Grattarsi allevia il prurito soltanto a metà: se nell'immediato dà una sensazione piacevole, rende la pelle ancora più infiammata, accresce le abrasioni sulla sua superficie e finisce col peggiorare lo stimolo. Per chi soffre di condizioni in cui l'irritazione è cronica, come l'eczema, questo circolo vizioso sembra non interrompersi mai. Gli scienziati dell'European Molecular Biology Laboratory di Roma, un istituto di biologia molecolare, potrebbero aver trovato il modo di interromperlo... usando la luce.
interruttore. La sensazione di prurito è riconducibile a cellule nervose specializzate presenti sulla superficie della pelle. Linda Nocchi e Paul Heppenstal, autori dello studio pubblicato su Nature Biomedical Engineering, hanno sviluppato una molecola sensibile alla luce che si lega esclusivamente a queste cellule, e che hanno iniettato nella pelle di topi affetti da prurito cronico.
Quando hanno illuminato l'area con raggi nel vicino infrarosso, che passano attraverso la pelle senza danneggiarla, le cellule nervose responsabili del prurito si sono "ritirate" dalla superficie. Questo ha arrestato lo stimolo a grattarsi per alcuni mesi, con benefici efficaci per alcuni mesi, che concedono alla pelle un tempo di tregua utile a ripararsi. Il trattamento non ha interessato altre cellule sensoriali responsabili, per esempio, delle sensazioni tattili di vibrazione, del dolore o delle sensazioni di caldo/freddo.

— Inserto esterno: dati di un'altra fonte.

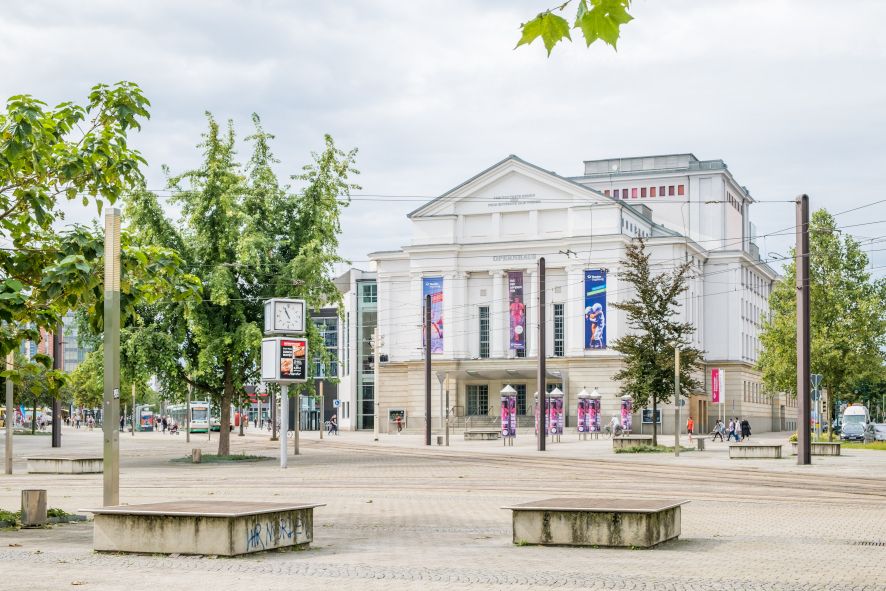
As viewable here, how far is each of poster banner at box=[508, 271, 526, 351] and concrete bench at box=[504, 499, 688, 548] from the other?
237 ft

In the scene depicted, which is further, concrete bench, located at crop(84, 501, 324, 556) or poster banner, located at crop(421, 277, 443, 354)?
poster banner, located at crop(421, 277, 443, 354)

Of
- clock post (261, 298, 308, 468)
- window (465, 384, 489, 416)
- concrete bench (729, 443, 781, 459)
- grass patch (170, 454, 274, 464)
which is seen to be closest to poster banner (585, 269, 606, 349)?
window (465, 384, 489, 416)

I prossimi obiettivi. La tecnica ha dato buoni risultati sui topi con eczema (o dermatite atopica: una reazione infiammatoria della pelle non contagiosa) e su quelli con una forma di amiloidosi cutanea, una malattia genetica per la quale al momento non esiste una cura. Dal momento che topi e umani condividono la stessa molecola-bersaglio per le terapie contro il prurito, l'interleuchina 31 (IL-31), uno dei prossimi passi sarà testare la terapia con la luce su tessuti umani.